Kultur pers Indonesia yang begitu menjunjung netralitas harga mati itu sepertinya harus menoleh sedikit kepada pers di negara lain, seperti misalnya Prancis. Hal ini tidak memberi anggapan bahwa pers Prancis sempurna (karena tidak ada yang sempurna), namun anggap saja seperti melaksanakan studi banding. Di dalam dunia politik Prancis dan negara-negara Barat lainnya, ada yang dikenal dengan aliran politik, kiri (sosialis atau pro-rakyat) dan kanan (republikan, konservatif).  Kedua aliran ini juga tercermin dalam pemberitaan media massa, terutama media tertulis. Dalam hal ini, sudah dapat terlihat jelas bahwa setiap media di Prancis pasti berpihak kepada suatu kubu. Misal pada media beraliran kanan, golongan republikan yang conding pro-pemerintah akan lebih memunculkan narasumber tokoh yang memegang pemerintahan saat itu.
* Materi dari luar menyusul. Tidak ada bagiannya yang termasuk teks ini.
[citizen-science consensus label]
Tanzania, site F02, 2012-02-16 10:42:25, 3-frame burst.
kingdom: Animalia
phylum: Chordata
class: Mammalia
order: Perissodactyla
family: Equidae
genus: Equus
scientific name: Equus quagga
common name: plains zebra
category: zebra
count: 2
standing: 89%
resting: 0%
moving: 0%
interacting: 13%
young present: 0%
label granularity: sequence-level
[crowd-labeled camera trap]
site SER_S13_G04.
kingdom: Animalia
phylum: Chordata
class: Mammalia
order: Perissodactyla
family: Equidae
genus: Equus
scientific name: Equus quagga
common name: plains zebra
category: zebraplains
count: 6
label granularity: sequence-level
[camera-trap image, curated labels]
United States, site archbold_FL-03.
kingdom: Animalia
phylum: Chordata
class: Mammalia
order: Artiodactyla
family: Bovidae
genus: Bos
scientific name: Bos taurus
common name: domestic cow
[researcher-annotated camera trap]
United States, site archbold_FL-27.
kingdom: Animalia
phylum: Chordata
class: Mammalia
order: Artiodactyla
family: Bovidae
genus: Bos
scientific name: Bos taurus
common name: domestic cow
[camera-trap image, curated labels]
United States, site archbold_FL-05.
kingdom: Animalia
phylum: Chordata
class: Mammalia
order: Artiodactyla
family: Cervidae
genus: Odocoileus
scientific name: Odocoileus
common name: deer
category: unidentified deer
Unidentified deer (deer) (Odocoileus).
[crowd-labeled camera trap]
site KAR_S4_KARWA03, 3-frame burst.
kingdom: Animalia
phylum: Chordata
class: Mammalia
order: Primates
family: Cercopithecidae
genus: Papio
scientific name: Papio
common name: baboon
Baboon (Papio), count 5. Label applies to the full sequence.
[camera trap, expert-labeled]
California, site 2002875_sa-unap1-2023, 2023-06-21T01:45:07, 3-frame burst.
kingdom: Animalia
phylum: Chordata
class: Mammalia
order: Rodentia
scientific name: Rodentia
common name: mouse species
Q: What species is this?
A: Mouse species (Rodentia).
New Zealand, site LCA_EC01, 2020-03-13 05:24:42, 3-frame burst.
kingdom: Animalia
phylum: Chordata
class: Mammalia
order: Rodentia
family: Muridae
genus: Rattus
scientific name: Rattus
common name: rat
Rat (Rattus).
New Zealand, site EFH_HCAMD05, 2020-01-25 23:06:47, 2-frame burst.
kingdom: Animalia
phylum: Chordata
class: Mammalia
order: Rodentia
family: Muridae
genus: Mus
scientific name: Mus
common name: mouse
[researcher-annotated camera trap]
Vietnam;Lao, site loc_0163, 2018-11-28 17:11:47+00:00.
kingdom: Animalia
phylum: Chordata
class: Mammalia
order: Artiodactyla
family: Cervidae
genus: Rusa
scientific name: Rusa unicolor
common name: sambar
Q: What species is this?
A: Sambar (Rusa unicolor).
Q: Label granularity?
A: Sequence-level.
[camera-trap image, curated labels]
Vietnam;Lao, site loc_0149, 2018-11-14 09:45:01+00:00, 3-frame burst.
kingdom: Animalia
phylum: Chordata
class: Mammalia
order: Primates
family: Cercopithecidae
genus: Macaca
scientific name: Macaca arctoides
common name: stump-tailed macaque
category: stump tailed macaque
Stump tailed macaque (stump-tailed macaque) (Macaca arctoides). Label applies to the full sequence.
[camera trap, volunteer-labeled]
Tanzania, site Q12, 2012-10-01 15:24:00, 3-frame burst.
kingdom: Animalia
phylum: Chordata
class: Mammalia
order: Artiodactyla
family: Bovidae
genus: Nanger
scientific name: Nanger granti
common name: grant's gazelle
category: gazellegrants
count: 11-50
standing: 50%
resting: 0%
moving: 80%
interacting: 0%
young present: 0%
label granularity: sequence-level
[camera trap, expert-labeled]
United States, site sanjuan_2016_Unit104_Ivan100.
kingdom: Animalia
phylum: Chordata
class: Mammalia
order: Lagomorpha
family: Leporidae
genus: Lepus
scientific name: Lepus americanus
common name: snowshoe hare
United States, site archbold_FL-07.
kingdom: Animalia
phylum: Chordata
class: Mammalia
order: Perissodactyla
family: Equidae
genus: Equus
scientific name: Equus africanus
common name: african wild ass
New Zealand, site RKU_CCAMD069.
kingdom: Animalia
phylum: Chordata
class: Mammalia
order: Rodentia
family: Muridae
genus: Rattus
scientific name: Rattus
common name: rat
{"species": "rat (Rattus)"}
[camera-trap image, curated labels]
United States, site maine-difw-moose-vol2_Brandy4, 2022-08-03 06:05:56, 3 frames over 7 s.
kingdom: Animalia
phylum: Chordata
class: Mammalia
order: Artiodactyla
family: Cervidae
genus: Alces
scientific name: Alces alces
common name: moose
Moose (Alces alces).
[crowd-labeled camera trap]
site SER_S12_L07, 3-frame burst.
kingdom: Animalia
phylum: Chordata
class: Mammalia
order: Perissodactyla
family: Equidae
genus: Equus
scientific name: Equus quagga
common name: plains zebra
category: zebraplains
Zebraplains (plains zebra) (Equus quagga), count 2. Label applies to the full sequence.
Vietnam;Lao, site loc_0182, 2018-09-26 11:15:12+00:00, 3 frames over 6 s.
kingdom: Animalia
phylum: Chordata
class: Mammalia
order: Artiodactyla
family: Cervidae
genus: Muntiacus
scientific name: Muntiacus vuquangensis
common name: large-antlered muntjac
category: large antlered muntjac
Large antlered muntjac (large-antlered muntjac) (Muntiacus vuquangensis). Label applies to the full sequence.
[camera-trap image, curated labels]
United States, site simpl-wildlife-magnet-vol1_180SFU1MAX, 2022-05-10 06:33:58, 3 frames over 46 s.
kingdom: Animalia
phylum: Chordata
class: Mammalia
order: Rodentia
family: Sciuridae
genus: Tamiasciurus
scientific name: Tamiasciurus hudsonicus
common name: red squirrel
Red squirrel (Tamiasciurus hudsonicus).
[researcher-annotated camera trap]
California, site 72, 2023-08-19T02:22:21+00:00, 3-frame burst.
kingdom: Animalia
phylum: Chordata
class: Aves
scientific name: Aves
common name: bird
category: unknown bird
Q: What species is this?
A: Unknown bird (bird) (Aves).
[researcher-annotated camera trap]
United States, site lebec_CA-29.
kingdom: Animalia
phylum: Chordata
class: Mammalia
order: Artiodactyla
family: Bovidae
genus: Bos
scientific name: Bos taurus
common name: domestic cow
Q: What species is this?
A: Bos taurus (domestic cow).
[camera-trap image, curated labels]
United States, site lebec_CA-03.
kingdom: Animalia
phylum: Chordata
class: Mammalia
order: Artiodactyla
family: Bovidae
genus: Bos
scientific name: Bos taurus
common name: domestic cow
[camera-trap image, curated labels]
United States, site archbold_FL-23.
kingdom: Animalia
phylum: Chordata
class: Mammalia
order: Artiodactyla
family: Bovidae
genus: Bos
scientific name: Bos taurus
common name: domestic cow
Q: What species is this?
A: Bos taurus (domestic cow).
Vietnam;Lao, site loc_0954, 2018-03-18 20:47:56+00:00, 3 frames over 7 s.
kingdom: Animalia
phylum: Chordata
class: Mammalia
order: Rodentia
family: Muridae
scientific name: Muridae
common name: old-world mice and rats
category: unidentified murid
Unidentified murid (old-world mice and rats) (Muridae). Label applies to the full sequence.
Kemudian membangun citra yang condong baik mengenai Presiden atau kebijakan yang dibuatnya (*Melalui analisis wacana kritis beberapa media Prancis yang pernah dilakukan dalam sebuah mata kuliah). Sangat menarik ada sebuah berita yang sama, dikemas oleh dua media yang beraliran oposisi dengan judul yang berbeda. Hal ini bukan bentuk konspirasi subjektif untuk menjatuhkan suatu pihak, namun untuk mengkritisi satu sama lain dan menjadikan dinamika politik seimbang dengan tujuan kesejahteraan bersama.

Keberpihakan dalam suatu pemberitaan, terutama dalam kancah politik sering kali menimbulkan kecurigaan, seperti reaksi Mahayana terhadap suatu pemberitaan di dalam esainya. Kecurigaan memang selalu harus dihadirkan dan diikuti oleh bukti-bukti oleh setiap individu ketika menerima sebuah informasi. Jangan memakan mentah-mentah informasi-informasi yang dijembreng di depan mata kita, sekalipun kepada media dengan cap ‘netral. Acap kali netralitas dalam sebuah teks juga patut dipertanyakan. Apakah teks ini sengaja dibuat netral demi pihak yang berkuasa? Yang dijadikan sebagai sebuah selimut untuk menutupi dan membungkam sudut pandang kritis suatu individu atau kelompok. Jika ya, ini bisa celaka. Oleh karena itu, netralitas dalam kasus seperti ini malah menjadi penghambat dan mereduksi kebebasan berpendapat yang merupakan hak asasi masing-masing individu. Jangan begitu naif menganggap netral itu selalu baik, jangan ingin dibisukan atas nama netralitas. Oleh karena itu, keberpihakan dalam pemberitaan tidak perlu selalu dianggap sebagai amoral, dosa besar atau malah setan yang harus ditakuti! Berpihaklah dengan mata dan hati terbuka, serta pikiran jernih.